I also realize that many, if not most, wood workers do not have endangered species lists memorized, therefore I think it worthwhile and important to do even a small amount of research before purchasing any lumber, domestic as well as imported, to be certain of the potential impact you are having, even in a small way, on threatened or endangered populations. This information is easy to come by and takes only minutes to locate through any Internet search engine, including those you can access on your phone as you are standing in the lumber yard or store. Unfortunately, you simply cannot count on a vendor to tell you a product they are selling is endangered.

Health Hazards

Severe negative health consequences associated with exposure to Sassafras are rare, but the wood has been reported to act as a sensitizer in some individuals. The most commonly reported negative health effects include nausea and respiratory irritation.

The potential for cancer development, although a weak association, has been previously noted in relation to the derived oil but this is not a known or suspected side effect of working with the wood itself, only with the ingestion of large quantities of the derived oil, safrole.

In addition, the long-term negative effects of exposure to sawdust of any species are well documented.

Appropriate protective equipment is always recommended when working with this, or any other, wood, exotic or domestic, unless you have worked with the species before and are certain you are not sensitive to it.

Complete information about health hazards associated with a wide variety of exotic hardwoods is available from The Wood Database. Additional information about how to best use a dust collection system and personal protective equipment, such as respirators, can also be found through this excellent and comprehensive resource.

Fortunately, I experienced no negative side effects when working with Sassafras.

My Personal Experiences

My piece of Sassafras was relatively small for a bowl blank, measuring about 6”x6”x3”. It was fairly pale and rough in appearance, frankly not highly promising to start with. But once I cut it round on the band saw and smelled the delicious and distinctive odor, I was pleased to proceed.

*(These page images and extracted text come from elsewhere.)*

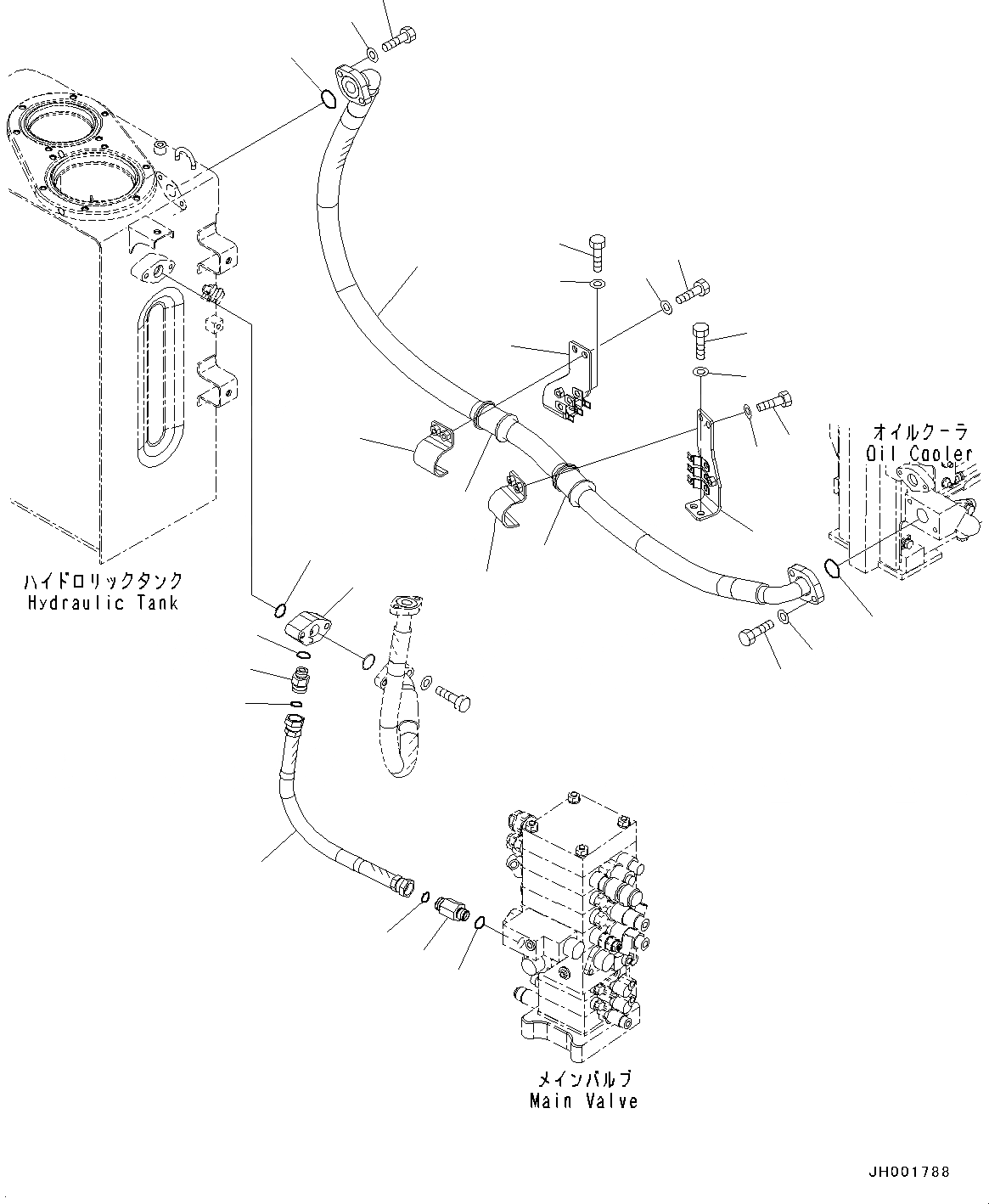 オイルクーラ
Oil Cooler

ハイドロリックタンク
Hydraulic Tank

メインバルブ
Main Valve

JH001788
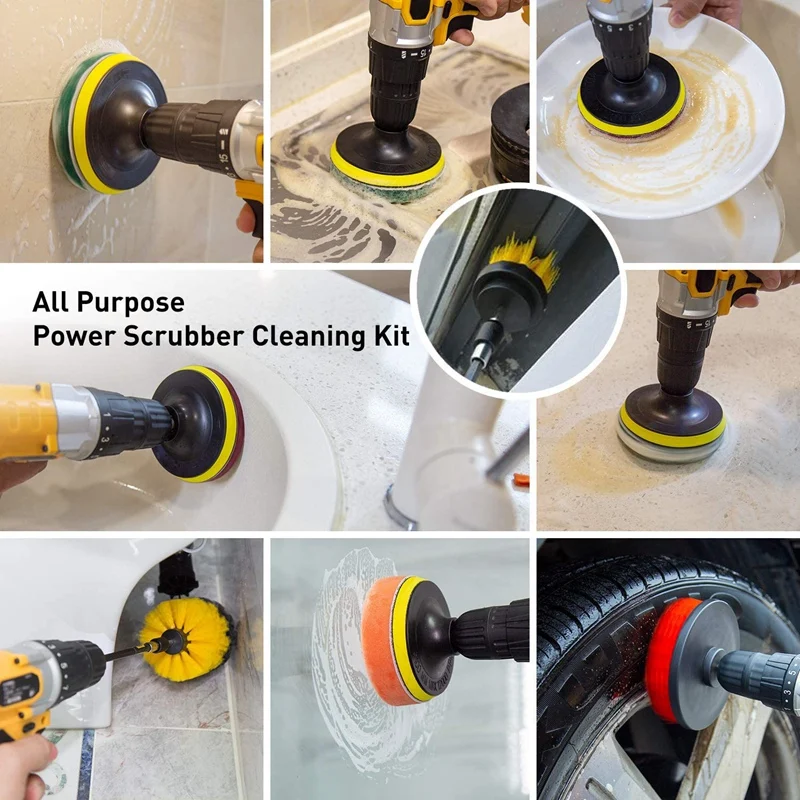 All Purpose
Power Scrubber Cleaning Kit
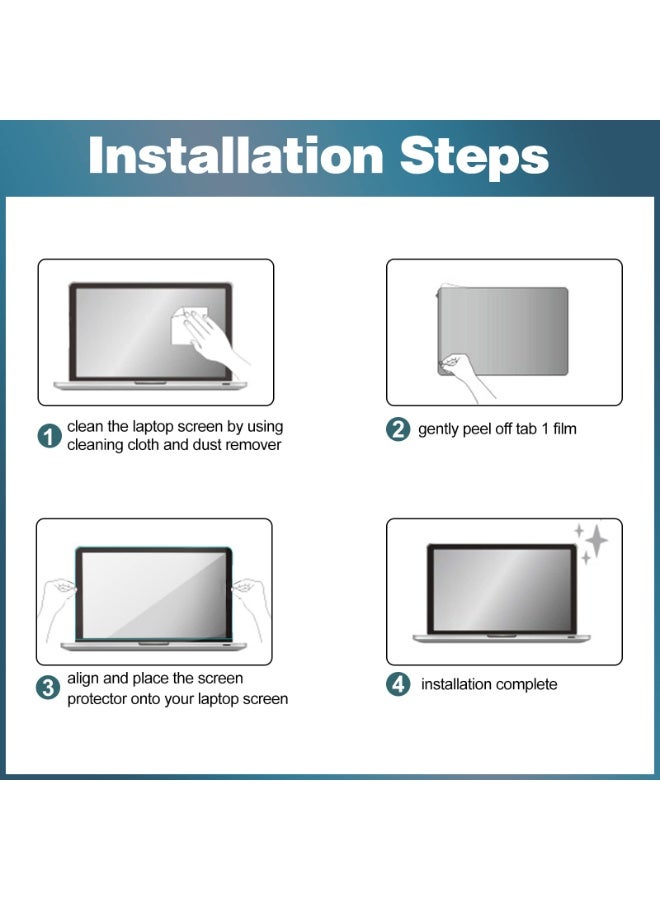 Installation Steps

1 clean the laptop screen by using cleaning cloth and dust remover

2 gently peel off tab 1 film

3 align and place the screen protector onto your laptop screen

4 installation complete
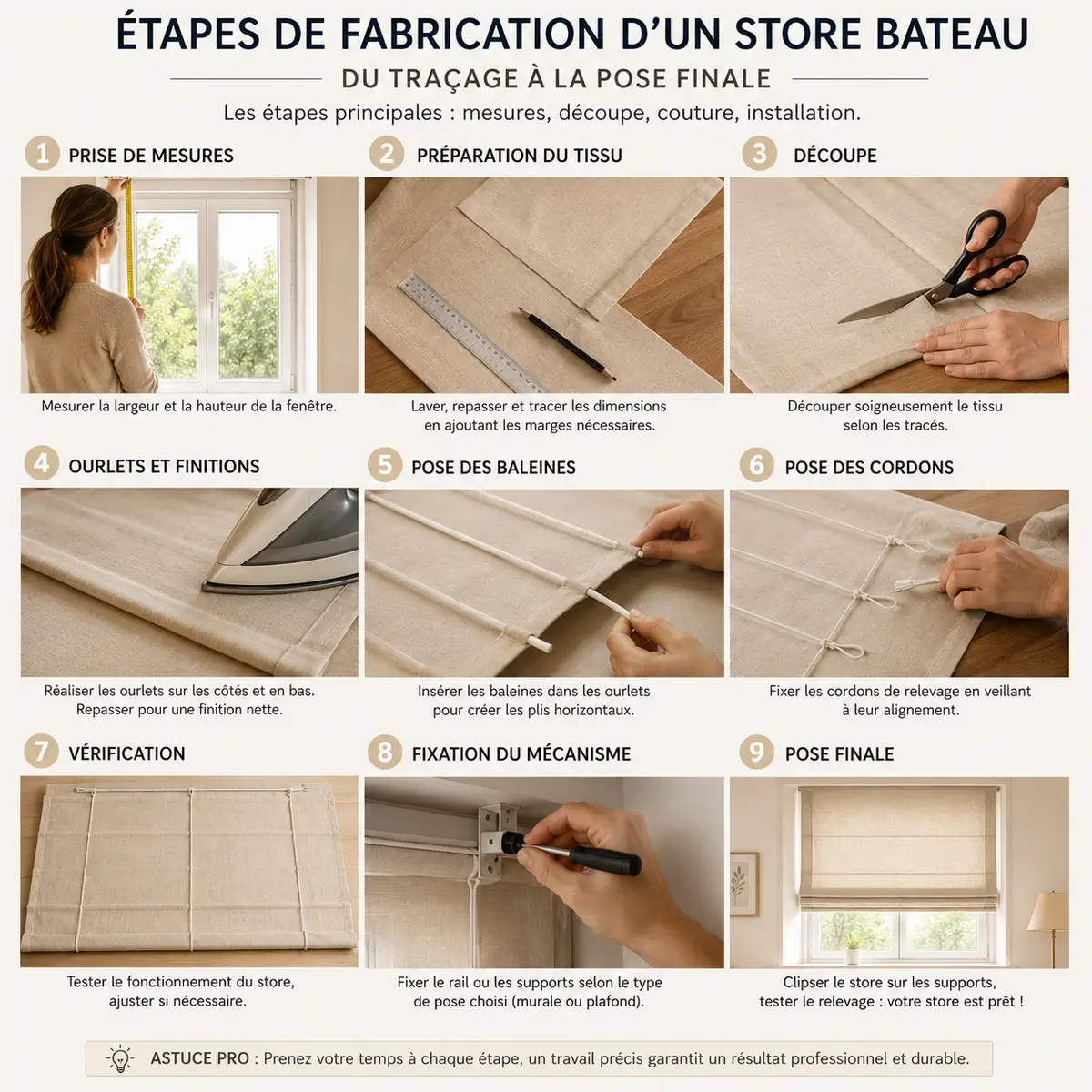 ÉTAPES DE FABRICATION D'UN STORE BATEAU

DU TRAÇAGE À LA POSE FINALE

Les étapes principales : mesures, découpe, couture, installation.

1 PRISE DE MESURES

Mesurer la largeur et la hauteur de la fenêtre.

2 PRÉPARATION DU TISSU

Laver, repasser et tracer les dimensions en ajoutant les marges nécessaires.

3 DÉCOUPE

Découper soigneusement le tissu selon les tracés.

4 OURLETS ET FINITIONS

Réaliser les ourlets sur les côtés et en bas. Repasser pour une finition nette.

5 POSE DES BALEINES

Insérer les baleines dans les ourlets pour créer les plis horizontaux.

6 POSE DES CORDONS

Fixer les cordons de relevage en veillant à leur alignement.

7 VÉRIFICATION

Tester le fonctionnement du store, ajuster si nécessaire.

8 FIXATION DU MÉCANISME

Fixer le rail ou les supports selon le type de pose choisi (murale ou plafond).

9 POSE FINALE

Clipser le store sur les supports, tester le relevage : votre store est prêt !

ASTUCE PRO : Prenez votre temps à chaque étape, un travail précis garantit un résultat professionnel et durable.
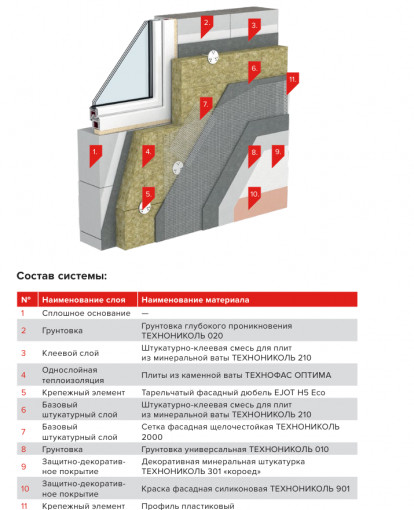 2.

3.

6.

11.

7.

1.

4.

8.

9.

5.

10.

Состав системы:

| № | Наименование слоя | Наименование материала |
|---|---|---|
| 1 | Сплошное основание | — |
| 2 | Грунтовка | Грунтовка глубокого проникновения ТЕХНОНИКОЛЬ 020 |
| 3 | Клеевой слой | Штукатурно-клеевая смесь для плит из минеральной ваты ТЕХНОНИКОЛЬ 210 |
| 4 | Однослойная теплоизоляция | Плиты из каменной ваты ТЕХНОФАС ОПТИМА |
| 5 | Крепежный элемент | Тарельчатый фасадный дюбель EJOT H5 Eco |
| 6 | Базовый штукатурный слой | Штукатурно-клеевая смесь для плит из минеральной ваты ТЕХНОНИКОЛЬ 210 |
| 7 | Базовый штукатурный слой | Сетка фасадная щелочестойкая ТЕХНОНИКОЛЬ 2000 |
| 8 | Грунтовка | Грунтовка универсальная ТЕХНОНИКОЛЬ 010 |
| 9 | Защитно-декоративное покрытие | Декоративная минеральная штукатурка ТЕХНОНИКОЛЬ 301 «короед» |
| 10 | Защитно-декоративное покрытие | Краска фасадная силиконовая ТЕХНОНИКОЛЬ 901 |
| 11 | Крепежный элемент | Профиль пластиковый |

The wood was lightweight and soft, being about half the hardness of Red Oak. However, unlike some softer woods, it cut quite nicely and very cleanly to reveal a delightfully swirling figure highlighted by the fairly coarse texture of the wood.  My Easy Wood Tools worked wonderfully well with Sassafras.

Because the Sassafras was soft it finish-sanded quite easily. The delightful smell is most pronounced during sanding, and I would imagine that the smell is even more powerful if the blank were to be green; mine was quite dry.

Once the final sanding was completed I applied my standard “go-to” finish, Shellawax, in this case the liquid version since the piece was relatively small, and I was quite pleased as usual with the results.

The Sassafras piece is very smooth to the touch, very light-weight for its size, and has a nice consistent pale coloration that is only slightly yellow. As noted before, it is highly reminiscent of Ash, which I have also worked with before.

I honestly enjoyed working with my small piece of Sassafras and I am quite pleased with the results I achieved with this relatively unusual, at least in the wood-turning shop, species of native North American hardwood. If I should come across a supply of Sassafras at a reasonable price I would be happy to work with it again in the future.

As always, I wish all my readers a great experience in whatever their wood working interests happen to be and to those who like working with lathes especially, do a good turn today!